Established Projects with Community Partners:
|Community Partner: Yolo County Food Bank
Project Title: Hidden Hunger
The Mellon Public Scholar will design and implement a data collection method to assess the gaps in Yolo County’s emergency food system. The goal of this project is to identify populations and areas within the county not receiving/accessing food assistance resources. Additionally, this project will identify barriers that prevent food-insecure residents from accessing services (e.g., scheduling conflicts, transportation, stigma, lack of awareness).
|Community Partner: California Arts Council
Project Title: Arts Program Evaluation
The CA Arts Council (CAC) is a state agency dedicated to advancing California through the arts and creativity. One of the primary ways that it serves the arts and culture field is through its eleven competitive grant programs. The CAC has a standard evaluation process for all of its grant programs, and invites a Mellon Scholar to dive deeply into an evaluation of one of its grant programs, based on expertise and interest of the scholar. Potential projects could focus on: CAC’s arts education program, a creative placemaking grant program, or CAC’s support for rural and underserved communities.
|Community Partner: California Department of Education
Project Title: High School Ethnic Studies Resources
This September, the California Department of Education became the first statewide agency in the nation to start developing a model for a high school ethnic studies curriculum. This guide will offer a flexible framework on which districts can build meaningful, interdisciplinary courses relevant to their students’ experiences. The MellonPublic Scholar will join this effort by reviewing current high school and undergraduate course offerings in ethnic studies and identifying appropriate teaching resources. Strong candidates will be familiar with ethnic studies and curriculum development, and be adept at analyzing online resources. The CDE will help the Scholar develop a working familiarity with state statutes that govern the use of instructional materials in California’s public schools.

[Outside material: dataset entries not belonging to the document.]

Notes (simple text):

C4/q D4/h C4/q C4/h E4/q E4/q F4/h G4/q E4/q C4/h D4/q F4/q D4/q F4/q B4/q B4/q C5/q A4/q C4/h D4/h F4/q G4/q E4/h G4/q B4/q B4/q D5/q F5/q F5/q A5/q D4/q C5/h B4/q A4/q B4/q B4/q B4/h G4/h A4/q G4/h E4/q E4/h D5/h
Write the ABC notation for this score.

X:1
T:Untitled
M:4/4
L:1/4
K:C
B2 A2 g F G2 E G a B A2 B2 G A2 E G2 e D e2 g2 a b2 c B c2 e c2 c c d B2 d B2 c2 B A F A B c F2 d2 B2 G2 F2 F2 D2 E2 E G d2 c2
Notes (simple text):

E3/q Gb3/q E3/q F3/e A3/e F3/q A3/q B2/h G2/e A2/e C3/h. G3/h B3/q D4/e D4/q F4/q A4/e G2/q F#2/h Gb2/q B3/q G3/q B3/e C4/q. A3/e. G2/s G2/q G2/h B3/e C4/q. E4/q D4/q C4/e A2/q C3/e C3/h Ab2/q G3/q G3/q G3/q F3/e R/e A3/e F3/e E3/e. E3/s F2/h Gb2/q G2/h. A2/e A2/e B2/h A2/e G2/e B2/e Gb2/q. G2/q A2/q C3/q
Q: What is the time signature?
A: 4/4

|Community Partner: California Humanities
Project Title: Humanities Field Mapping
California Humanities is an independent non-profit partner of the National Endowment for the Humanities. To illustrate the rich landscape of humanities organizations and their work throughout the state, California Humanities seeks to elaborate on efforts to “map” existing networks of humanities-related organizations. The PublicScholar will define and identify humanities hubs and then map the networks among these organizations in a publicly accessible, easily maintained form. This project will involve planning, review of existing lists of humanities organizations, evaluation of available mapping databases and software, and visualization and design for illustrating California’s humanities networks.